O mundo é tão grande e tão rico, e a vida tão cheia de variedade, que nunca faltarão motivações para poemas. Mas hão-de ser sempre poemas circunstanciais, quer dizer, a realidade terá de proporcionar-lhes o motivo e a matéria.

(em Conversações de Goethe com Eckermann - 18 de Setembro de 1823 / citado por Jorge de Sena, como epígrafe à secção Circunstância, in Pedra Filosofal, 1950)

18.7.10

[no Dia Mundial de Nelson Mandela]

MONGANE WALLY SEROTE



Expresso do Terceiro Mundo

[...]
De que é que precisamos
de partilhar um pensamento
de uma canção
o que é que nós queremos?
se temos olhos para ver
e ouvidos para ouvir
se somos capazes de tocar
se somos capazes de olhar, de ver e de tocar
de que é que precisamos
de uma canção
de um pensamento
do pão
de que é que precisamos
no crepúsculo da vida
no barulho
na sua canção
pois é a sério e honestamente que pergunto
a África
à Ásia
à América Latina
como
como se perdeu a vida
quando se vive em minas
em cidades do mundo
no coração deste tempo
onde jovens
homens e mulheres
em delírio
em demência
rodopiam e tornam a rodopiar
vendo o mundo rodar rodar à volta
para cima
e para baixo e de pernas para o ar
onde os velhos esperam
esperam sós
e morrem sós deixando um fedor na nossa memória.

No meu país
os jovens lutaram oh África
lutaram
caíram
eram esplêndidos homens e mulheres
recordo-me de alguns
que já se foram
para quê
África diz-me para quê?
eu espero
espero nunca me esquecer de lhes dizer
que não são a geração perdida
espero
espero lembrar-me de lhes dizer
que se viverem outra vez
devem fazer como fizeram
com a voz do apito do comboio
com o clamor do clarão da lua cheia
com o silvo de uma estrela cintilante
com o grito de um carro em velocidade
devem dizer que
não são alicates
não são postes nem pás nem picaretas
devem dizer que
não são rocha nem são barra
devem
como o barulho de onde vieram
querer
erguer-se e rolar
rugir
esperar e rolar
subir e fluir
refluir e esperar
erguer-se e rolar
rugir
no fácil e difícil
na distância
nas entranhas
no barulho e no sussurro
no murmúrio
no destino
na mescla e no brilho e no rumor
no quebrar da cor e do barulho
África
Ásia
América Latina e guetos das cidades poderosa:
no olho de uma cabra
na graça de uma vaca a pastar
no abraço de uma paisagem que se alonga
devem dizer
na respiração do céu
no rolar e refluir do vento
na velocidade de um comboio
na altitude do avião
em África
na Ásia
na África do Sul
que o barulho começa e se interrompe
é um murmúrio
dos jovens frescos e esplêndidos
é o sussurro
é o silvo do bloco de Leste a ruir
é o bramido de setenta anos de traição
é um murmúrio
é um sussurro
é um barulho
é esperança
como um remendo
sobre filas e filas de fios de telefone
é esse vento
é essa voz que zumbe
é o silvar e o sussurrar nos fios
milhas após milhas após milhas
nos fios ao vento
na linha férrea
na rua que rola
no mato não silencioso
é o rumor do ruído
o barulho
aqui vem ele
o Expresso do Terceiro Mundo
devem dizer, cá vamos nós outra vez.


(excerto final de Expresso do Terceiro Mundo, tradução de João Ferreira Duarte, editorial Caminho, 1994 - da badana: «O Expresso do Terceiro Mundo é um longo poema de sabor épico.
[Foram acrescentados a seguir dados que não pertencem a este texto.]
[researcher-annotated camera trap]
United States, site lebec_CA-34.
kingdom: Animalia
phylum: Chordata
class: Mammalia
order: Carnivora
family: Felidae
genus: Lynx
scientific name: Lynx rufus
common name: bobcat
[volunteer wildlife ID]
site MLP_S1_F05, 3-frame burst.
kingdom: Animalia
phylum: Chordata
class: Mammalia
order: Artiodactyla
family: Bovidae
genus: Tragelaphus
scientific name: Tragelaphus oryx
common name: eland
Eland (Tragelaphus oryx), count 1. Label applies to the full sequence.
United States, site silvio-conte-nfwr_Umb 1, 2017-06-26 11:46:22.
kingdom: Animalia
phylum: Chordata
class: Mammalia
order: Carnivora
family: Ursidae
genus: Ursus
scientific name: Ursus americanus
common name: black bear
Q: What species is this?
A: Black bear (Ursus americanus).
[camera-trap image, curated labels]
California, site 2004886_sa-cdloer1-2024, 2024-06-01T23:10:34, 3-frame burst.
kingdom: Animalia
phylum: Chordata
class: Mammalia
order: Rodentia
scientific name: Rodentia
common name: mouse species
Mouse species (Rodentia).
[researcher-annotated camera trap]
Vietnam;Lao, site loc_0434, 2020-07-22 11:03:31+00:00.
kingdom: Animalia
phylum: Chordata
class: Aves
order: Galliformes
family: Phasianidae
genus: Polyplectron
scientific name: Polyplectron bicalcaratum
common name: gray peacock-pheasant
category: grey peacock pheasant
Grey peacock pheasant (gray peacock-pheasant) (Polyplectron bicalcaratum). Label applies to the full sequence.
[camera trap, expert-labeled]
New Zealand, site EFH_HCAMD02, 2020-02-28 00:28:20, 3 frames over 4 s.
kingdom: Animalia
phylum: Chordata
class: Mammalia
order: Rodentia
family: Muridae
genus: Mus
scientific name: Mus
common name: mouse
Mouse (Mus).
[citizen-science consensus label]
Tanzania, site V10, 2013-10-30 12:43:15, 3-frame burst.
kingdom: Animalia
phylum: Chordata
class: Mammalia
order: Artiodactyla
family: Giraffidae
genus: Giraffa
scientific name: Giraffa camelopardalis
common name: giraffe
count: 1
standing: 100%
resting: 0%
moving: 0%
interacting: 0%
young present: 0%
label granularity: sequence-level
Embora no passado a crítica tivesse destacado a «visão apocalíptica» de Serote sobre o futuro da África do Sul, esta obra, publicada em 1992, não confirma essa caracterização. Há nela, de facto, a visão de uma humanidade — o Terceiro Mundo — em destruição. Mas há também o reflexo dos sinais já visíveis de reconstrução do homem na sua integridade.»)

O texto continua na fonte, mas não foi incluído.